第41話 やっぱりね
バイトや課題やバンドの練習などもあり、一週間はあっという間に過ぎる。次のスキー部のトレーニングの日がやってきた。
先週は、雪哉が牧谷にこれみよがしに近づいて行った。今日は一体どうなるのかと不安に思いながら俺が姿を現すと、なんと!牧谷が雪哉の肩に腕を回しているではないか!仲間内で輪になって座ってしゃべっている。牧谷が無遠慮に雪哉にくっついているものだから、鷲尾は話しながらもチラチラと牧谷の腕に視線を走らせていた。遠目で見るとちょっとおかしい。
「よう。」
俺は思わず、牧谷が雪哉の肩に回している腕を振り払うようにして、二人の間に割って入った。すると、鷲尾がニヤッと笑った。
「よう、ミッキー。」
鷲尾が言った。牧谷の顔を見ると、明らかに憮然としている。雪哉はまだ俺の物なんだよ、というメッセージを視線に込める。冗談じゃない。牧谷には負けられない。
トレーニング中も、二人組になって柔軟体操をする時などは、牧谷が真っ先に雪哉と組む。仕方なく俺は鷲尾と組む。鷲尾も面白くなさそうな視線を牧谷に送る。でもごめん、鷲尾にチャンスはないぞ。元々、自分の方がリードしていると言っていた鷲尾だが・・・鷲尾よ、残念ながら全くそうではないぞ。
ランニングも終わり、解散になった。
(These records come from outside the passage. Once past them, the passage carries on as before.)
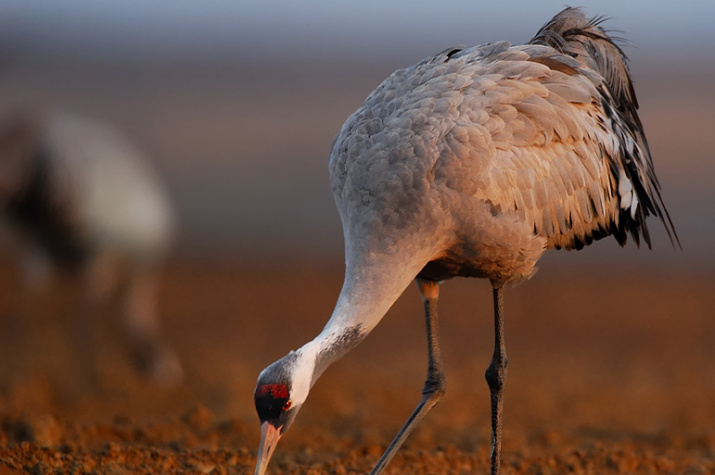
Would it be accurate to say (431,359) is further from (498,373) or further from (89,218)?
(89,218)

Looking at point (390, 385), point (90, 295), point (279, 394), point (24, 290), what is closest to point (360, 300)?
point (279, 394)

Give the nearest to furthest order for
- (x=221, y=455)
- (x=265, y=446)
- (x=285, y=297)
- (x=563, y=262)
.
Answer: (x=265, y=446) < (x=221, y=455) < (x=285, y=297) < (x=563, y=262)

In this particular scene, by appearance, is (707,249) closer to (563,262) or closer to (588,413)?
(563,262)

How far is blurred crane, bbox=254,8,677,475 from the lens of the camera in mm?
5578

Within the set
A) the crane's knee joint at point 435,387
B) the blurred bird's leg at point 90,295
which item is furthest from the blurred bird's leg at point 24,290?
the crane's knee joint at point 435,387

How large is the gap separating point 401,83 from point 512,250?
1158 mm

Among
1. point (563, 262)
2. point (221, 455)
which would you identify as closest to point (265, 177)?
point (563, 262)

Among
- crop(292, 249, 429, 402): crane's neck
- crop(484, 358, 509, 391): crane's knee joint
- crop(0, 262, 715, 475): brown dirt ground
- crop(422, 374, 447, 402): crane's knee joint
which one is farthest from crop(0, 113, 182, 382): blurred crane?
crop(292, 249, 429, 402): crane's neck

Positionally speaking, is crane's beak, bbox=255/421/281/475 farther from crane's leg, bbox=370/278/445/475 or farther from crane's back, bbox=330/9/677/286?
crane's leg, bbox=370/278/445/475

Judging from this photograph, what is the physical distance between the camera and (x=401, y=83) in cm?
608

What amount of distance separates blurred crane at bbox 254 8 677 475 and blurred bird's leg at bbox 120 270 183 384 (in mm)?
6115

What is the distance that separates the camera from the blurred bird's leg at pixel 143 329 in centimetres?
1211

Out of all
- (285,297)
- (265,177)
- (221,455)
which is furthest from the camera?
(265,177)

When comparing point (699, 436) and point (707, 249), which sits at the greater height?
point (699, 436)
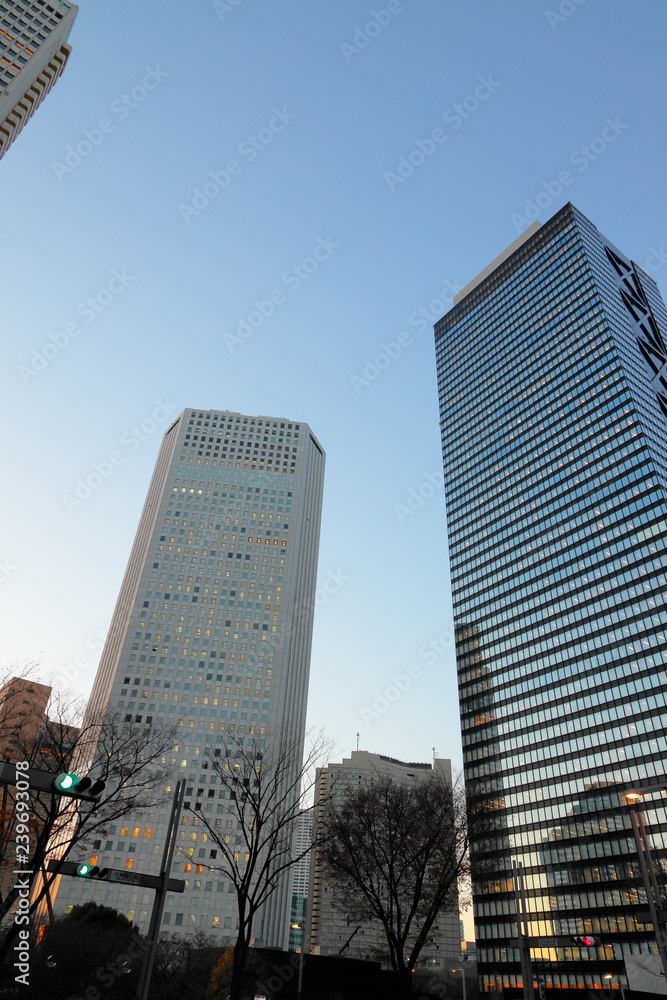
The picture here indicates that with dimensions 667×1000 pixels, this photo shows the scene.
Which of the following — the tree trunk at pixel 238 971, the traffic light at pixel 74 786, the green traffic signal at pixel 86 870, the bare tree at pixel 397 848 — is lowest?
the tree trunk at pixel 238 971

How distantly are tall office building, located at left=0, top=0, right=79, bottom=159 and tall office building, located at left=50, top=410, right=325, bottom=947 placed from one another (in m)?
79.7

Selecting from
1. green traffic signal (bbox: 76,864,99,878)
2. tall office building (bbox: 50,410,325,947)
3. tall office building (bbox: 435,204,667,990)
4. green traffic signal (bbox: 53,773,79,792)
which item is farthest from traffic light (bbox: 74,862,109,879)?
tall office building (bbox: 435,204,667,990)

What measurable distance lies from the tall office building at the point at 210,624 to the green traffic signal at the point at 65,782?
91.9 meters

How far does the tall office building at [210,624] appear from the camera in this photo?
102 m

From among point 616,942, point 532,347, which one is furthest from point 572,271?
point 616,942

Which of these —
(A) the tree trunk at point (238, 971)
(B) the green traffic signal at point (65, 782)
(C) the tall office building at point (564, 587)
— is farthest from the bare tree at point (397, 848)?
(C) the tall office building at point (564, 587)

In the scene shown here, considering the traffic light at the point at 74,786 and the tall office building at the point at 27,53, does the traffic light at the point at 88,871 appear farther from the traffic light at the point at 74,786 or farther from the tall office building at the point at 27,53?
the tall office building at the point at 27,53

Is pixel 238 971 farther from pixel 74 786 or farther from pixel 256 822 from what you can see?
pixel 74 786

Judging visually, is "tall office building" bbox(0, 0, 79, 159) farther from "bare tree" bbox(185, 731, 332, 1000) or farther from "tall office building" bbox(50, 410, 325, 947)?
"tall office building" bbox(50, 410, 325, 947)

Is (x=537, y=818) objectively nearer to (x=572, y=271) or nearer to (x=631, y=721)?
(x=631, y=721)

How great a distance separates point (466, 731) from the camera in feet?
449

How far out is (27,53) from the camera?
66750 mm

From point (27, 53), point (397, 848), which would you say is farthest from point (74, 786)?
Answer: point (27, 53)

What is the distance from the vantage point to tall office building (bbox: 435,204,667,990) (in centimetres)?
10438
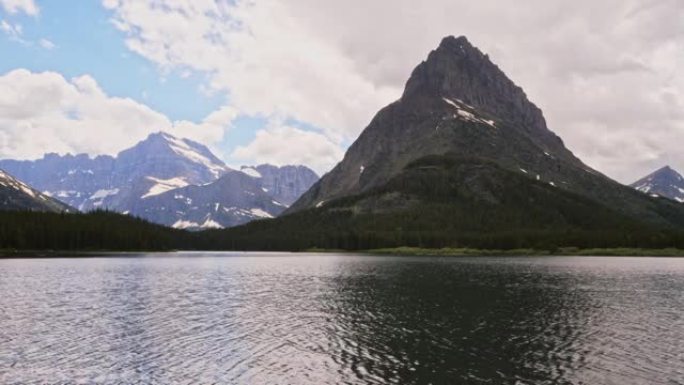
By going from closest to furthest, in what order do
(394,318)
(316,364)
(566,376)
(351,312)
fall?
(566,376), (316,364), (394,318), (351,312)

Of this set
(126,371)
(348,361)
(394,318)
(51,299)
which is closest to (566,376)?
(348,361)

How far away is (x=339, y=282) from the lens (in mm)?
131125

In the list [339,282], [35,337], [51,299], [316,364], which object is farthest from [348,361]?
[339,282]

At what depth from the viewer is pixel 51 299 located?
91.3 metres

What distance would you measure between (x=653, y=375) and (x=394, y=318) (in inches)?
1428

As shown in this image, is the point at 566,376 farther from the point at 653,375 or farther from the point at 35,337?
the point at 35,337

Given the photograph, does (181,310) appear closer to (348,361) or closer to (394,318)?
(394,318)

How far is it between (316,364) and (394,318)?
93.7 feet

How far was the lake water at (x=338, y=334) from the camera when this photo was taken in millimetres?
46781

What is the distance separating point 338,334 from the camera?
6506 centimetres

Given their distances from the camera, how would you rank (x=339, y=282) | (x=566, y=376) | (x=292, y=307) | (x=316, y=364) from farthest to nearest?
(x=339, y=282) → (x=292, y=307) → (x=316, y=364) → (x=566, y=376)

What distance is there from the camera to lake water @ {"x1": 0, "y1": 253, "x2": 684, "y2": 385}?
46781 mm

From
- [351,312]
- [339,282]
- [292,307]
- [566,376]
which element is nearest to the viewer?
[566,376]

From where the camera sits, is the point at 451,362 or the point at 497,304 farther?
the point at 497,304
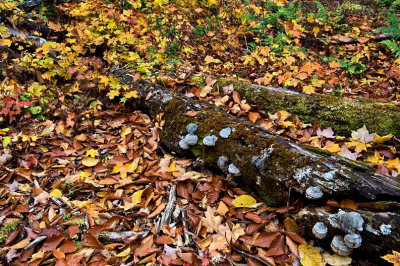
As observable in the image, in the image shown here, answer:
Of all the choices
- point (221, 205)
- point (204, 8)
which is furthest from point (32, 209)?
point (204, 8)

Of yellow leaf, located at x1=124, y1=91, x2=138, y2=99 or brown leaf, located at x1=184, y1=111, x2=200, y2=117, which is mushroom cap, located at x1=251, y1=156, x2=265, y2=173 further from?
yellow leaf, located at x1=124, y1=91, x2=138, y2=99

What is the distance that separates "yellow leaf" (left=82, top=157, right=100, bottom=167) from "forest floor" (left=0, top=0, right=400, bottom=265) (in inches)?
0.5

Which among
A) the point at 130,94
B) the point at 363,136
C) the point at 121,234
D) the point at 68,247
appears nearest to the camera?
the point at 68,247

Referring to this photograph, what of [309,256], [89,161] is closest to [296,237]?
[309,256]

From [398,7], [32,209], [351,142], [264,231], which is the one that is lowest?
[32,209]

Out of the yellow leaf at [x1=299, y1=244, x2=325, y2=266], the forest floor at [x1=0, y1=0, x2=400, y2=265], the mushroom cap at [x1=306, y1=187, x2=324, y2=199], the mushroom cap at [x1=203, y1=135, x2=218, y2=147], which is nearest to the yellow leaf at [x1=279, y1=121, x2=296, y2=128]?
the forest floor at [x1=0, y1=0, x2=400, y2=265]

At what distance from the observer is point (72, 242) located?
2293 millimetres

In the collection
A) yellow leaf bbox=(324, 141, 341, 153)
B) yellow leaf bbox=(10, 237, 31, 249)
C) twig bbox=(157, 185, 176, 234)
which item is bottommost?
yellow leaf bbox=(10, 237, 31, 249)

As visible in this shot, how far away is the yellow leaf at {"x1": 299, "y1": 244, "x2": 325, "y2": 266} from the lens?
6.46 ft

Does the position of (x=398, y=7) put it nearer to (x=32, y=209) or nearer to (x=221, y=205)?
(x=221, y=205)

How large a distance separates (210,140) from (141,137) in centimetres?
127

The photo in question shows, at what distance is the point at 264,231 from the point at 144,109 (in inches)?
105

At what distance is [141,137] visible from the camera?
11.9 ft

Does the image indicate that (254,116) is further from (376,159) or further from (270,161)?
(376,159)
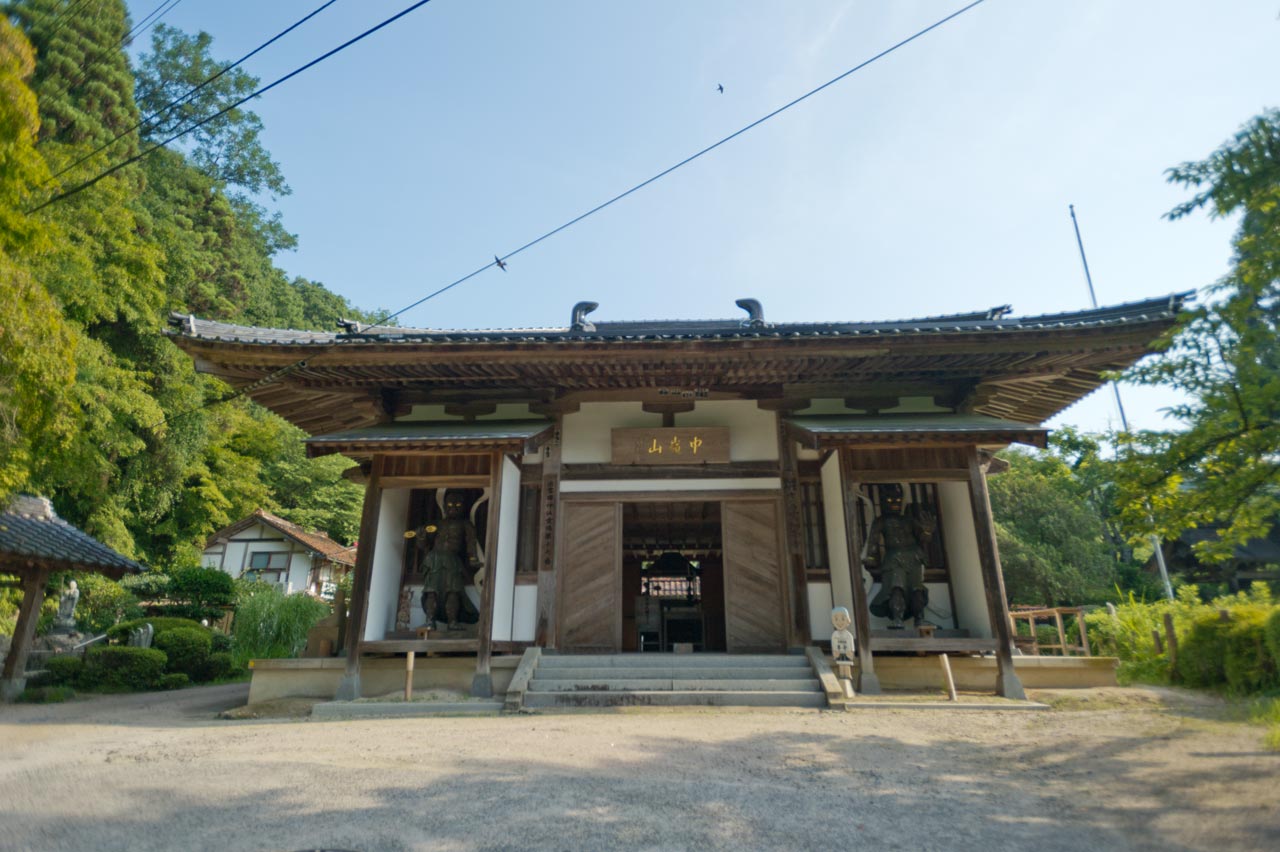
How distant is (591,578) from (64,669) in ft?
31.0

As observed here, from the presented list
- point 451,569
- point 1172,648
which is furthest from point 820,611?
point 451,569

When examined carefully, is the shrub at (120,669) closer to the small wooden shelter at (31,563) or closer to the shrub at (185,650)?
the shrub at (185,650)

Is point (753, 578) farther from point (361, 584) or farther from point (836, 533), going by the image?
→ point (361, 584)

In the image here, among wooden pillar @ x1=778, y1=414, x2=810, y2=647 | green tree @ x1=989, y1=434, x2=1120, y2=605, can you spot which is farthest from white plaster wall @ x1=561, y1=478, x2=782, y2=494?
green tree @ x1=989, y1=434, x2=1120, y2=605

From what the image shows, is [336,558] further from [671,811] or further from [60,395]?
[671,811]

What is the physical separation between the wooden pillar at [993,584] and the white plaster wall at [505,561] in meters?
5.63

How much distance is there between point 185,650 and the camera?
12.1 m

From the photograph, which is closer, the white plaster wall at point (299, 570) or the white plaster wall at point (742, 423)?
the white plaster wall at point (742, 423)

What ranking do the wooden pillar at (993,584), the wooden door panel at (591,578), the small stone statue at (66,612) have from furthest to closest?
the small stone statue at (66,612), the wooden door panel at (591,578), the wooden pillar at (993,584)

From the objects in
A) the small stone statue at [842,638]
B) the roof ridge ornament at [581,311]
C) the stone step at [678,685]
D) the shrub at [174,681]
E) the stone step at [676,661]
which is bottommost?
the shrub at [174,681]

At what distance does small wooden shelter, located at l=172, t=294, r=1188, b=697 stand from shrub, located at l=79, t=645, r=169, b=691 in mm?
5606

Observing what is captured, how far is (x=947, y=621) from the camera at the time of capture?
8.23 metres

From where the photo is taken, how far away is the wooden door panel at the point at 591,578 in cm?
812

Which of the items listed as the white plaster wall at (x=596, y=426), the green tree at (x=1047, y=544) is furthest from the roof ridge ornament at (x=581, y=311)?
the green tree at (x=1047, y=544)
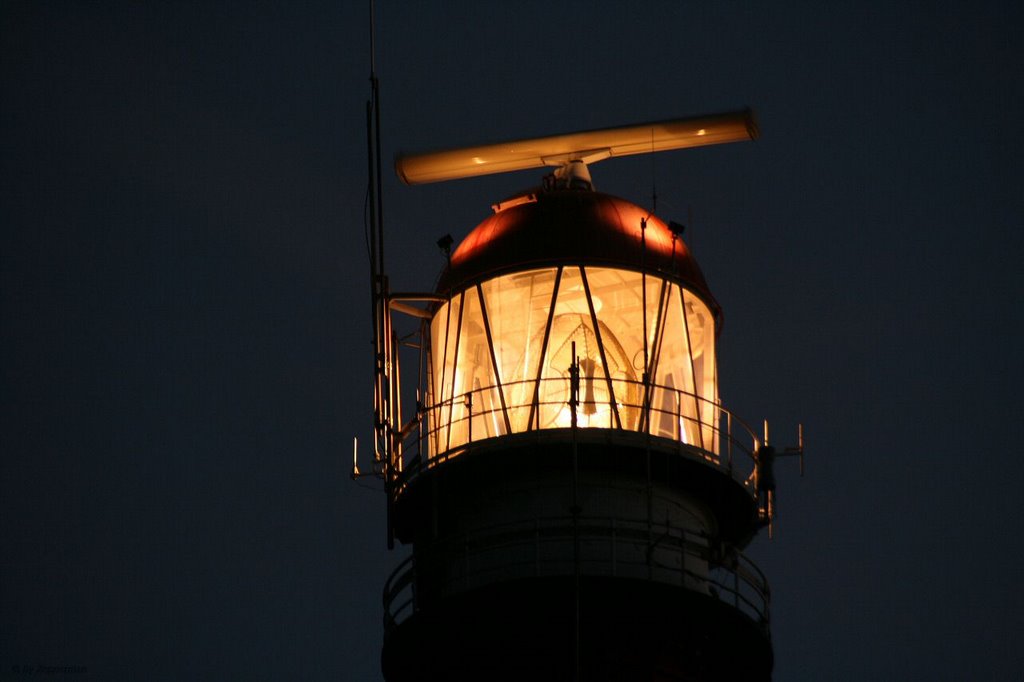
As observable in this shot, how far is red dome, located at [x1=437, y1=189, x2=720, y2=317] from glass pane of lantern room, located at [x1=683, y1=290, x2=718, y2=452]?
0.31 meters

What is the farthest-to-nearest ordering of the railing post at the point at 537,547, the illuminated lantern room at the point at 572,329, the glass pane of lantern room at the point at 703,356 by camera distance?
the glass pane of lantern room at the point at 703,356 → the illuminated lantern room at the point at 572,329 → the railing post at the point at 537,547

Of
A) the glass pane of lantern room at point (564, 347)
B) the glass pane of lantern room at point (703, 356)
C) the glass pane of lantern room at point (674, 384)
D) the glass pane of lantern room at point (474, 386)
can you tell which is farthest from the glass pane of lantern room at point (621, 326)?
the glass pane of lantern room at point (474, 386)

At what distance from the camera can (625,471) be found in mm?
43062

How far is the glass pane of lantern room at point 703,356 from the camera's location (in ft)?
148

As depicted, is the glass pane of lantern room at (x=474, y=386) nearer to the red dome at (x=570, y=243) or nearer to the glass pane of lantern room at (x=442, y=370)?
the glass pane of lantern room at (x=442, y=370)

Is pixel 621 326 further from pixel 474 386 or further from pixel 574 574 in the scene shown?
pixel 574 574

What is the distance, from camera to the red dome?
148ft

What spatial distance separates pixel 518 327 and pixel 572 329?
3.41 feet

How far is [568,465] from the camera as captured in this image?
43.0 meters

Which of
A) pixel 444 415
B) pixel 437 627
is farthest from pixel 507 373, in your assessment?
pixel 437 627

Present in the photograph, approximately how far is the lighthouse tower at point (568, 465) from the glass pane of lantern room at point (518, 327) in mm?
38

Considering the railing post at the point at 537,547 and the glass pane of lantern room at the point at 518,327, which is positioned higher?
the glass pane of lantern room at the point at 518,327

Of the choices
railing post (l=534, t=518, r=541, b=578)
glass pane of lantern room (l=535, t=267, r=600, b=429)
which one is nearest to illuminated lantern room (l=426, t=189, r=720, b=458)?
glass pane of lantern room (l=535, t=267, r=600, b=429)

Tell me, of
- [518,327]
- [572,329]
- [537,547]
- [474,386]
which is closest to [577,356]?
[572,329]
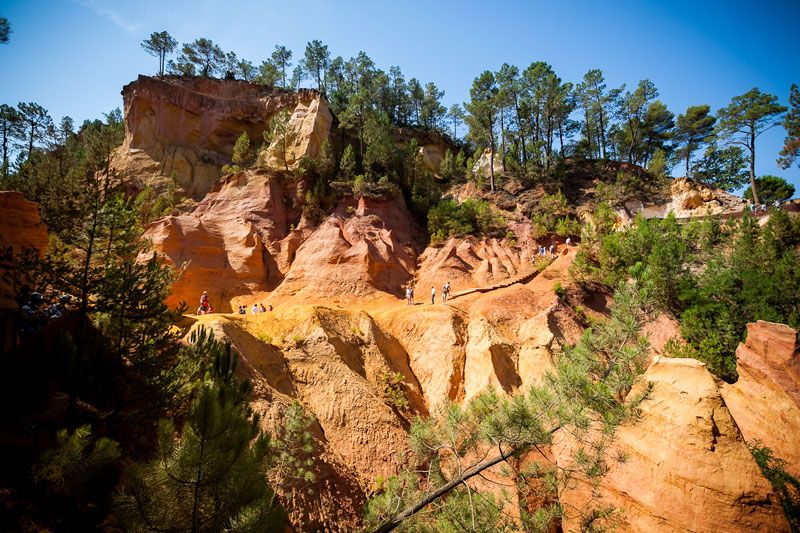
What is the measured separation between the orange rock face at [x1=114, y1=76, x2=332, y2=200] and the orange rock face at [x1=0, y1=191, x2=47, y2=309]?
25.9 m

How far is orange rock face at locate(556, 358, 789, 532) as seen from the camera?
32.3 feet

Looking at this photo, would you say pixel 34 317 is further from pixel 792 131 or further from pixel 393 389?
pixel 792 131

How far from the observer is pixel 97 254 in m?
9.58

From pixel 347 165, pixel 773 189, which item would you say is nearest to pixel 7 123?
pixel 347 165

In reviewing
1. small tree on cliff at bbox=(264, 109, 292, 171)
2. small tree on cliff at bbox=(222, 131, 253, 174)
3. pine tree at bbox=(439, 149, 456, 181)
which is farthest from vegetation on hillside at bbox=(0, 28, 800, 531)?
pine tree at bbox=(439, 149, 456, 181)

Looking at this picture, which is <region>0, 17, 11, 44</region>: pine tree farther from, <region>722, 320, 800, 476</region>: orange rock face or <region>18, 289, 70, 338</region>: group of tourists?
<region>722, 320, 800, 476</region>: orange rock face

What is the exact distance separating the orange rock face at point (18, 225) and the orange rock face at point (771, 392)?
2737 cm

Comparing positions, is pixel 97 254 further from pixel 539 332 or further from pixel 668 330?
pixel 668 330

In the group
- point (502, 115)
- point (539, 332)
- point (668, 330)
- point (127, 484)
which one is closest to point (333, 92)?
point (502, 115)

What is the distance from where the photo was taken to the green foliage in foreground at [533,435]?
857 cm

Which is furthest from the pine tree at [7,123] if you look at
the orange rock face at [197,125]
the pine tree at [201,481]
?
the pine tree at [201,481]

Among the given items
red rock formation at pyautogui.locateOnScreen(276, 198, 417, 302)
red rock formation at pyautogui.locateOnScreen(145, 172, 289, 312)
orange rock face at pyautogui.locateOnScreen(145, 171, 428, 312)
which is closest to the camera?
red rock formation at pyautogui.locateOnScreen(145, 172, 289, 312)

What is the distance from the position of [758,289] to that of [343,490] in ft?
78.0

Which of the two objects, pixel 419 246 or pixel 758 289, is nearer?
pixel 758 289
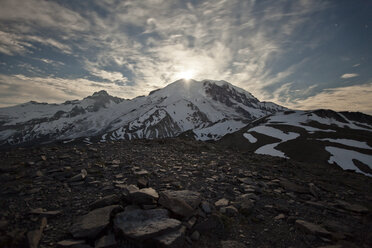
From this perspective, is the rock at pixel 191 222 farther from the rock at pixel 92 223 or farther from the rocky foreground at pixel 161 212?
the rock at pixel 92 223

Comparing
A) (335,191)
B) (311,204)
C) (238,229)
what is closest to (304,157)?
(335,191)

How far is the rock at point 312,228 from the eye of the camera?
609cm

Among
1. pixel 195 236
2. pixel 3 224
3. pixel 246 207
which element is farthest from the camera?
pixel 246 207

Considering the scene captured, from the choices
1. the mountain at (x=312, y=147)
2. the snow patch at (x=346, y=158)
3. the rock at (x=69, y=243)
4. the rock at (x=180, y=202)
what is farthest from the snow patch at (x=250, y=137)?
the rock at (x=69, y=243)

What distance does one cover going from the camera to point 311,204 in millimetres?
8453

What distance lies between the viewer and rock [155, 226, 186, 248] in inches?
193

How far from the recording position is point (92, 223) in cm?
534

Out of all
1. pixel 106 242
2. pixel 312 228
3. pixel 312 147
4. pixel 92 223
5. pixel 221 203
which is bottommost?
pixel 312 147

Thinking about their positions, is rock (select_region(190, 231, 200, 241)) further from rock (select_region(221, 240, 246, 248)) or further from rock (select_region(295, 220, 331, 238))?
rock (select_region(295, 220, 331, 238))

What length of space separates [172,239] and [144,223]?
3.44ft

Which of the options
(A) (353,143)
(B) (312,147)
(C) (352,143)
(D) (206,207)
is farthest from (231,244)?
(A) (353,143)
今日はこの後の約束をしていないが、一体どうしたものか。モヤモヤしつつも、みんなで着替えて外に出た。
少々薄暗い黄昏時。みんなで門の所へ行くと、
「涼介さん、見ぃつけた!」
と、女の子の声がした。近づいて来たショートボブの女子は、
「美雪!」
雪哉にそう呼ばれた、雪哉の妹だった。
「あ、お兄ちゃんもいたの?」
美雪ちゃんがそう言うと、
「え!?」
井村、鷲尾、牧谷が同時に声を上げた。
「もしかして、ユッキーの妹?」
井村が言う。
「うん。」
雪哉が答える。
「うわー、そっくりだね。」
井村が言うと、
「よく言われます。」
美雪ちゃんが可愛く答えた。そして俺の方に向き直り、
「涼介さん、ちっともうちに来てくれないから、迎えに来たわよ。」
と、言う。
「あのね、言ってるでしょ、俺は君には興味ないの。」
俺が言うと、
「えー、嘘でしょー。」
美雪ちゃんが俺の腕を手にとってぶらぶらさせる。
「やめなさい。」
俺はぶらぶらされていない方の手で美雪ちゃんの手を剥がした。すると、
「あ、美雪ちゃんって言うの?」
「すっごい、可愛いね。大学生?」
牧谷と鷲尾がずずいっと近寄ってきて、俺と美雪ちゃんの間に入ってきた。俺は押し出されて彼らの後ろへずれる。何だ何だ?
「ユッキーに妹がいたなんて、知らなかったよ。一緒に住んでるの?」
「うん。」
「へえ。あ、俺ね、牧谷って言うんだけど。」
「あ、そう。」
牧谷のやつ、まさかとは思うが・・・すっかり美雪ちゃんに夢中じゃねえか。鷲尾もそうだが、牧谷も必死に美雪ちゃんに自分を売り込んでいる。思わず目が点。
「はあ。」
少し離れたところで、雪哉が大きな溜息をついた。はっとして雪哉を見る。そうか、雪哉が言っていたのはこれか。自分に気がある男子が、美雪ちゃんを見ると途端にそっちに夢中になってしまうという現象。
実験したいと思っていたが、図らずも結果が出た。こいつらも、やっぱり例に漏れず美雪ちゃんの虜に。
「行こう。」
雪哉が俺の腕を取って歩き出した。
「ああ。」
美雪ちゃんを囲む男子らは放って置いて、俺たちは大学を後にした。